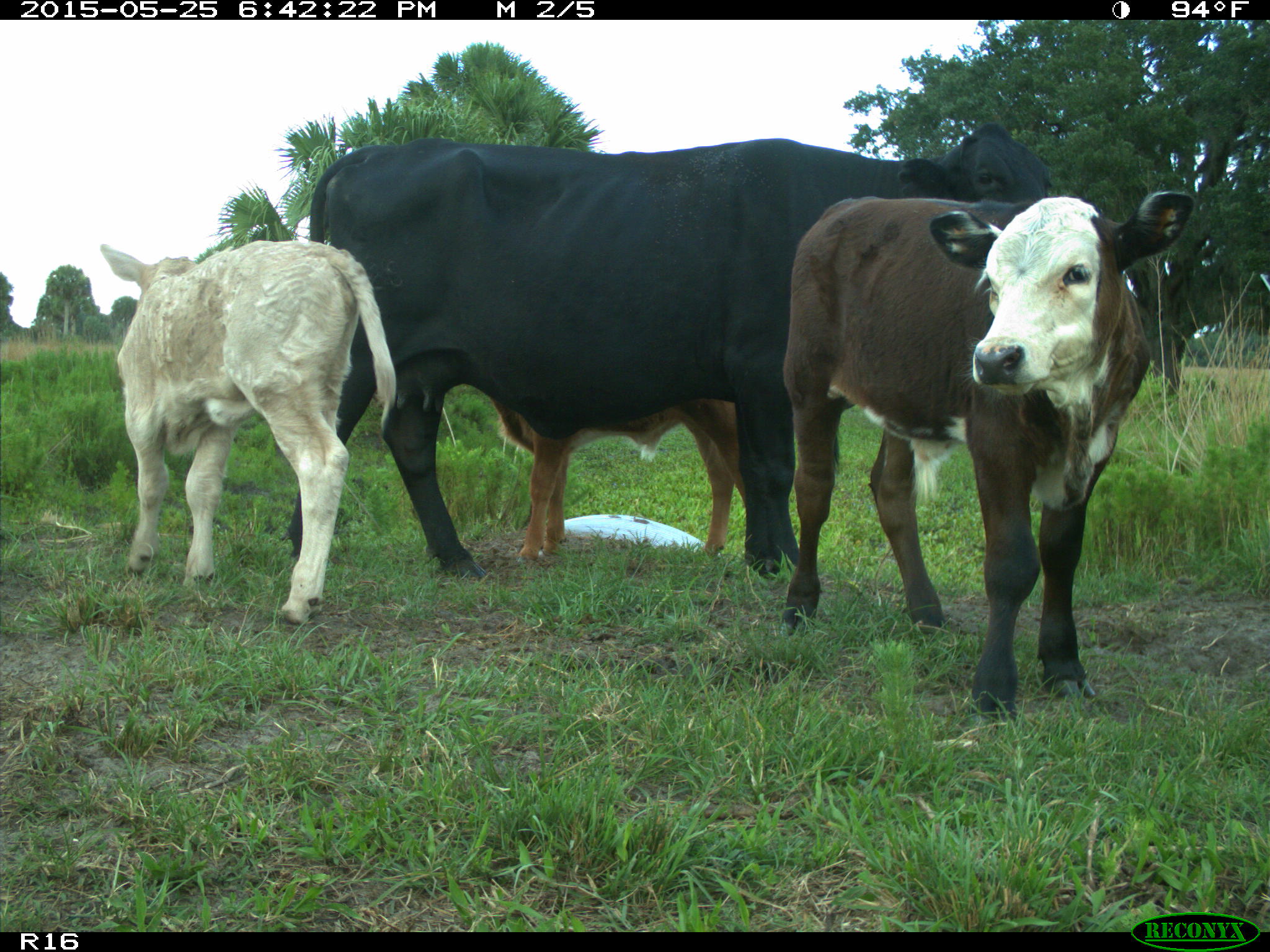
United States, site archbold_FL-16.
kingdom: Animalia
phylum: Chordata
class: Mammalia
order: Artiodactyla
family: Bovidae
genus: Bos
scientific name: Bos taurus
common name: domestic cow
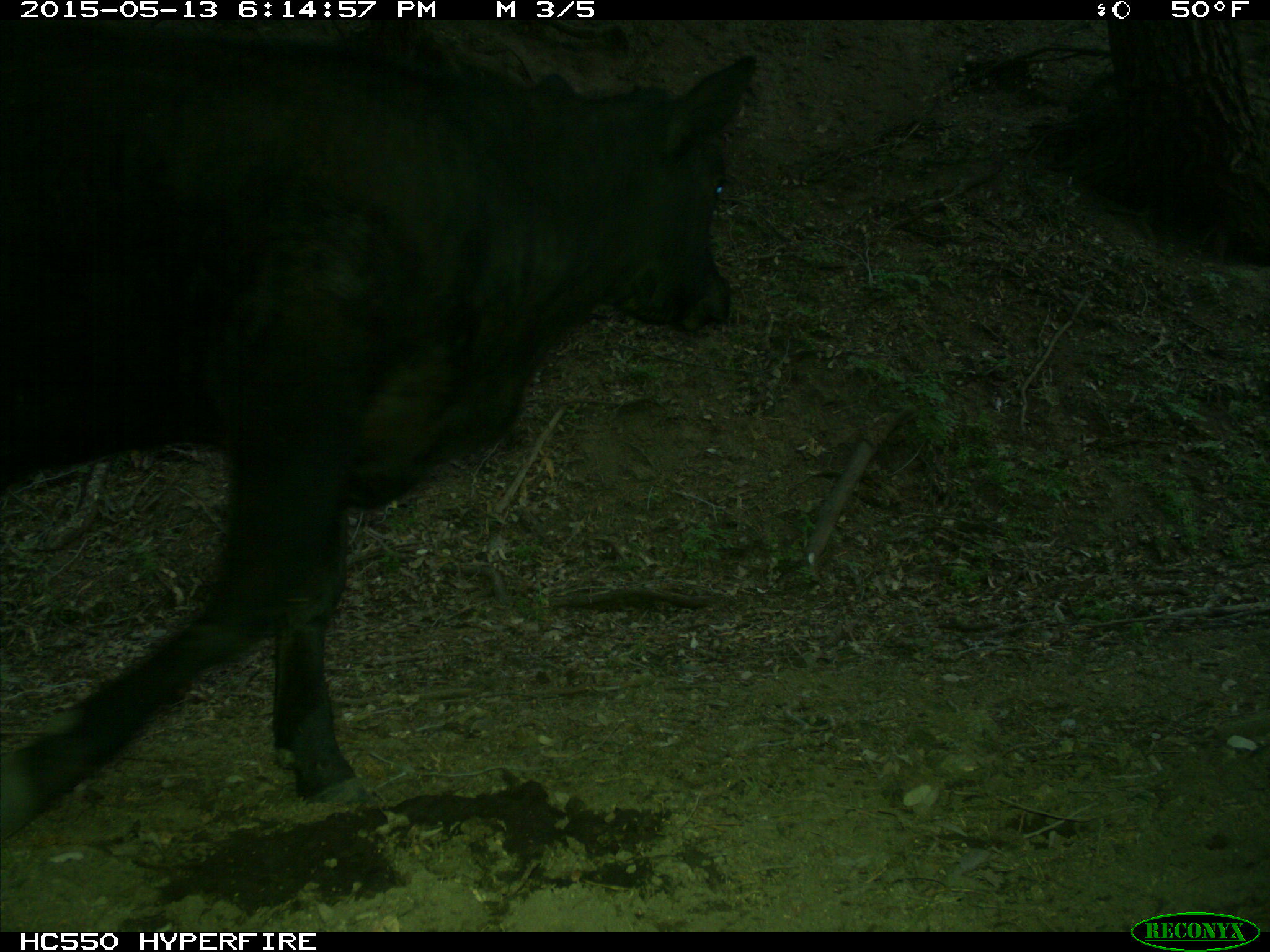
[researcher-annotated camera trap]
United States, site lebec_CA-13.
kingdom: Animalia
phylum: Chordata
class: Mammalia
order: Artiodactyla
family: Bovidae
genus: Bos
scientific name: Bos taurus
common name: domestic cow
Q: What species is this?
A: Bos taurus (domestic cow).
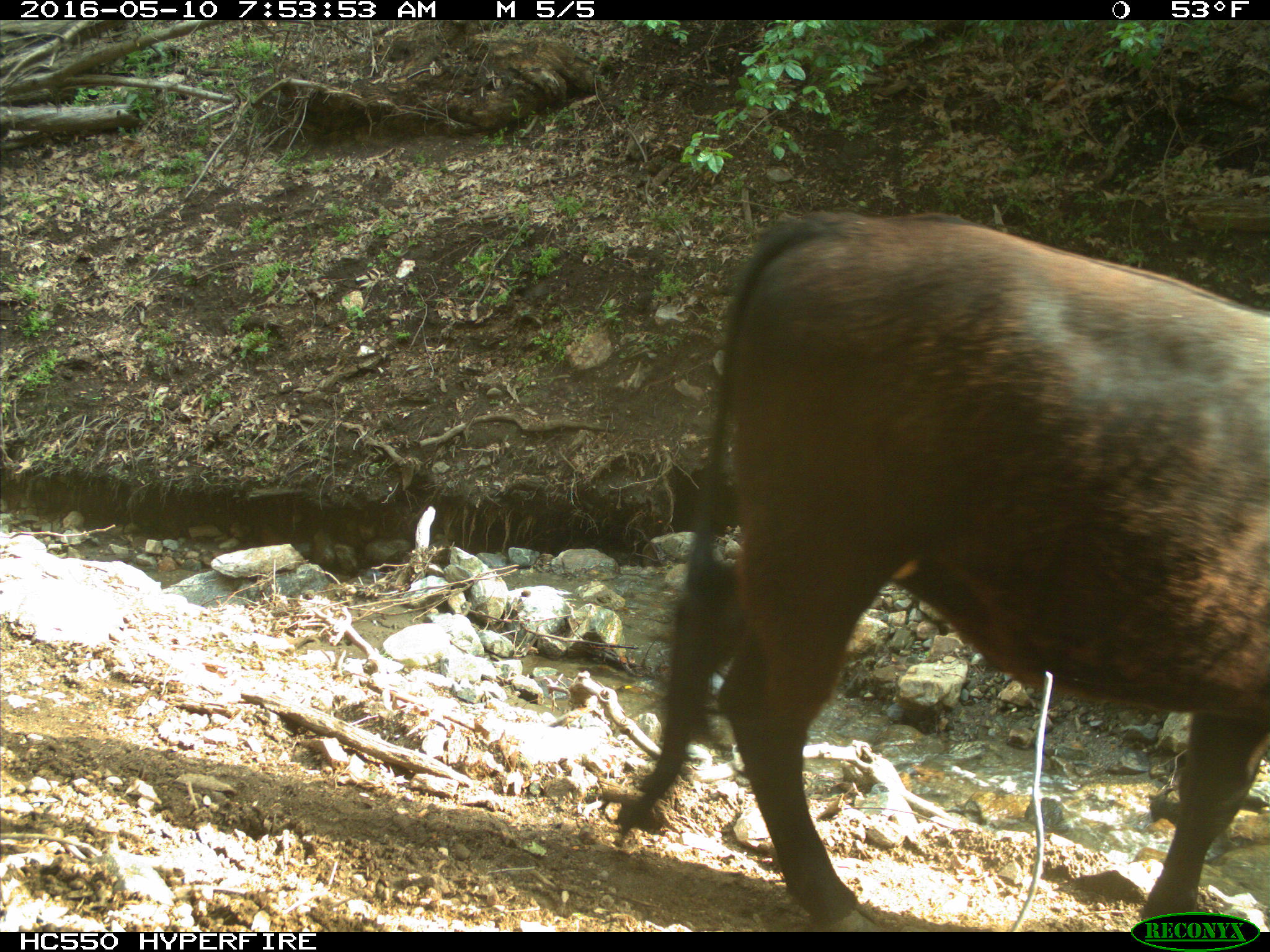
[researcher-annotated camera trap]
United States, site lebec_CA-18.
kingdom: Animalia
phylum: Chordata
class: Mammalia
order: Artiodactyla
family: Bovidae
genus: Bos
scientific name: Bos taurus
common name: domestic cow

PROBLEM DETAILS =>
Copy each line of the listing that carries the word "site".

REPLY TO THE EXERCISE =>
United States, site archbold_FL-16.
United States, site lebec_CA-13.
United States, site lebec_CA-18.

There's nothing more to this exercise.